Entscheidungsstichwort (Thema)

Leiter von Fernsehübertragungswagen

 

Orientierungssatz

Eingruppierung von Leiter eines Fernsehübertragungswagens nach der Vergütungsordnung für den NDR in der Fassung vom 12.6.1974 Vergütungsgruppe 3; Reportagewagen als Fernsehübertragungswagen.

 

Normenkette

TVG § 1

 

Verfahrensgang

LAG Hamburg (Entscheidung vom 04.11.1987; Aktenzeichen 5 Sa 53/87)

ArbG Hamburg (Entscheidung vom 10.04.1987; Aktenzeichen 1 Ca 43/87)

 

Tatbestand

Der am 10. Dezember 1942 geborene Kläger, der Mitglied der Deutschen Angestellten-Gewerkschaft ist, steht seit dem 1. April 1958 in den Diensten des Beklagten. Er absolvierte zunächst eine 3 1/2jährige Ausbildung zum Elektromechaniker und wurde im Anschluß daran als Techniker in verschiedenen Bereichen des Beklagten eingesetzt und nach VergGr. 6 der Vergütungsordnung des Beklagten in der Fassung vom 12. Juni 1974 (VergO-NDR) bezahlt. Seit dem 1. September 1978 erhielt der Kläger eine Zulage in Höhe der Differenz zur VergGr. 4. Mit Wirkung vom 1. Juni 1984 wurde er in die VergGr. 4 als "technischer Angestellter mit der Tätigkeit eines gehobenen Ingenieurs" eingruppiert und bezahlt.

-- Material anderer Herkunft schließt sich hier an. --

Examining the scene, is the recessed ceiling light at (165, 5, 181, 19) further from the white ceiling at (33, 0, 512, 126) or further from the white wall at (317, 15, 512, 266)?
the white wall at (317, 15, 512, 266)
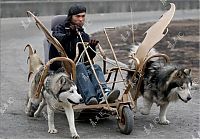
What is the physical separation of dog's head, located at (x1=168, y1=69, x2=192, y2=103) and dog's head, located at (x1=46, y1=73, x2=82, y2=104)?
141 cm

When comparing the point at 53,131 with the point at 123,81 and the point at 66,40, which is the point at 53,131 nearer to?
the point at 123,81

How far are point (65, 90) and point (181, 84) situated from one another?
1.63 meters

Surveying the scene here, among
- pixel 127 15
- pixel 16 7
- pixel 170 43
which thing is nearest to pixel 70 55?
pixel 170 43

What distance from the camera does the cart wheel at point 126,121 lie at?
21.9ft

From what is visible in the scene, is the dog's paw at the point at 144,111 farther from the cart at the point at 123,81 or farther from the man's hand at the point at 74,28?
the man's hand at the point at 74,28

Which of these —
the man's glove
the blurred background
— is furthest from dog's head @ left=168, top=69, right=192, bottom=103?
the blurred background

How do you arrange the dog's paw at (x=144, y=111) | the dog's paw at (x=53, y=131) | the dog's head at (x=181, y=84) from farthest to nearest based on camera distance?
the dog's paw at (x=144, y=111), the dog's head at (x=181, y=84), the dog's paw at (x=53, y=131)

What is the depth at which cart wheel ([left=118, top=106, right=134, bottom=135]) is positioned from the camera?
21.9ft

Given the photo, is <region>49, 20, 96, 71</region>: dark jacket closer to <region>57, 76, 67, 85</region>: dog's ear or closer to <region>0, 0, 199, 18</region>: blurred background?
<region>57, 76, 67, 85</region>: dog's ear

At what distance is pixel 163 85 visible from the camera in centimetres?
716

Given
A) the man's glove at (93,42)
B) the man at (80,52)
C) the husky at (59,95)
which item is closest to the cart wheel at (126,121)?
the man at (80,52)

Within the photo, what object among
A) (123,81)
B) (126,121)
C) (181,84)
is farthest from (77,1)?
(126,121)

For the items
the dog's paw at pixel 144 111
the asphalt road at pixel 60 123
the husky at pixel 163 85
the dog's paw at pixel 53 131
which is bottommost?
the asphalt road at pixel 60 123

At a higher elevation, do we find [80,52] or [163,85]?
[80,52]
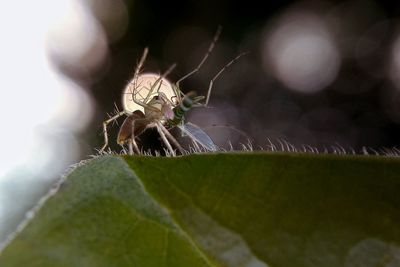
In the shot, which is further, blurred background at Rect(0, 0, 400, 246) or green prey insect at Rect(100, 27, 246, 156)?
blurred background at Rect(0, 0, 400, 246)

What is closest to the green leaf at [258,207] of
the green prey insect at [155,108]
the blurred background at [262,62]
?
the green prey insect at [155,108]

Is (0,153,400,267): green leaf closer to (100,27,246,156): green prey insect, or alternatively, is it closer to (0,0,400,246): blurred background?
(100,27,246,156): green prey insect

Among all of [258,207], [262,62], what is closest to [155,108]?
[258,207]

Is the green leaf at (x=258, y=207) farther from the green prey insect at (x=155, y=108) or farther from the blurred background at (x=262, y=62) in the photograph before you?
the blurred background at (x=262, y=62)

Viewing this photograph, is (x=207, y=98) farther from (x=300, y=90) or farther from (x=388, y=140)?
(x=300, y=90)

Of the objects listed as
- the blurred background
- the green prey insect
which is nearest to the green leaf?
the green prey insect

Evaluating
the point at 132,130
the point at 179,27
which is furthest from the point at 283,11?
the point at 132,130

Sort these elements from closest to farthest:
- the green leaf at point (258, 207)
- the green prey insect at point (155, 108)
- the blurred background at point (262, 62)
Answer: the green leaf at point (258, 207) → the green prey insect at point (155, 108) → the blurred background at point (262, 62)

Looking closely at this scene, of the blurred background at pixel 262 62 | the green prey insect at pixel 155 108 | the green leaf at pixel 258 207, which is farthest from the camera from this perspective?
the blurred background at pixel 262 62
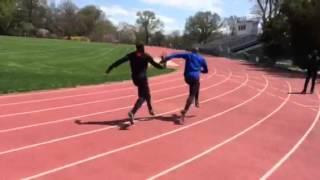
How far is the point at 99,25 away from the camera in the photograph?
122m

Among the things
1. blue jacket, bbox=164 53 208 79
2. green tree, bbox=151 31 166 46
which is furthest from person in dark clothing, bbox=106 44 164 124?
green tree, bbox=151 31 166 46

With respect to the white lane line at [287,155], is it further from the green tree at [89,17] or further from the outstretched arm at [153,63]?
the green tree at [89,17]

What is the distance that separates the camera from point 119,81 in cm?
2167

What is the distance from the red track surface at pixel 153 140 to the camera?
26.6 feet

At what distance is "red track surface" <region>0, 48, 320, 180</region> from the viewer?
26.6 ft

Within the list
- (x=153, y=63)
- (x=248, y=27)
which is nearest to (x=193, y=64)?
(x=153, y=63)

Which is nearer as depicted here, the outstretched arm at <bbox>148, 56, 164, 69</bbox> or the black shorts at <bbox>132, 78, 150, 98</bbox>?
the outstretched arm at <bbox>148, 56, 164, 69</bbox>

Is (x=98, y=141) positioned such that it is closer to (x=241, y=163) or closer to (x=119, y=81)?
(x=241, y=163)

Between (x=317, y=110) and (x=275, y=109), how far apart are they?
4.33ft

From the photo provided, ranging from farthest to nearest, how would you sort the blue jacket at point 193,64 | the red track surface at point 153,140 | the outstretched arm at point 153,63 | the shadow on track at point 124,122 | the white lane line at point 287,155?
the blue jacket at point 193,64, the shadow on track at point 124,122, the outstretched arm at point 153,63, the white lane line at point 287,155, the red track surface at point 153,140

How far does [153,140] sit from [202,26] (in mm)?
112677

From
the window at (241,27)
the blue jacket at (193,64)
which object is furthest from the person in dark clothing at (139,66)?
the window at (241,27)

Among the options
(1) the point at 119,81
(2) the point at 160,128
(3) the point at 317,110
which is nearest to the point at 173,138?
(2) the point at 160,128

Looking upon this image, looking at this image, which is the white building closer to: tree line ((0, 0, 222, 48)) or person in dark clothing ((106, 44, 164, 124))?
tree line ((0, 0, 222, 48))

Der Kläger wird auf einem von dem Beklagten als "Reportagewagen" bezeichneten Fahrzeug eingesetzt, mit dem Fernsehübertragungen durchgeführt werden. Ihm obliegt die gesamte technische Abwicklung der Fernsehübertragung, für die er eingesetzt ist, nebst Beratung der anderen an der Sendung beteiligten Personen. Dem Kläger ist für seine Tätigkeit grundsätzlich ein Assistent unterstellt. Bei dem Einsatz mehrerer Kameras wird pro eingesetzter Kamera ein Assistent eingesetzt, so daß dann auch mehrere Assistenten dem Kläger unterstehen. Das Fahrzeug, auf dem der Kläger eingesetzt ist, ist mit zwei Kameras und der Zuschaltmöglichkeit für eine dritte Kamera ausgerüstet. Weiter verfügen die Fahrzeuge, bei denen es sich um einen VW LT oder um einen DB 608, 613 handelt, über folgende technische Geräte: 2 BCN-Magnetbandaufzeichnungsgeräte mit der Möglichkeit für Zeitlupenwiedergabe, 1 Mischpult mit Trick-Ebene und Bluebox-Effekten sowie 1 Farbschrifteinblendung. Um Fernsehproduktionen jedweder Art leisten zu können, werden an dieses Fahrzeug Aston-Schrifteingabegeräte, Ques Tech (Digitalisierungsgerät für Farbfernsehbilder), diverse Monitore und weitere bildtechnische Geräte angeschlossen.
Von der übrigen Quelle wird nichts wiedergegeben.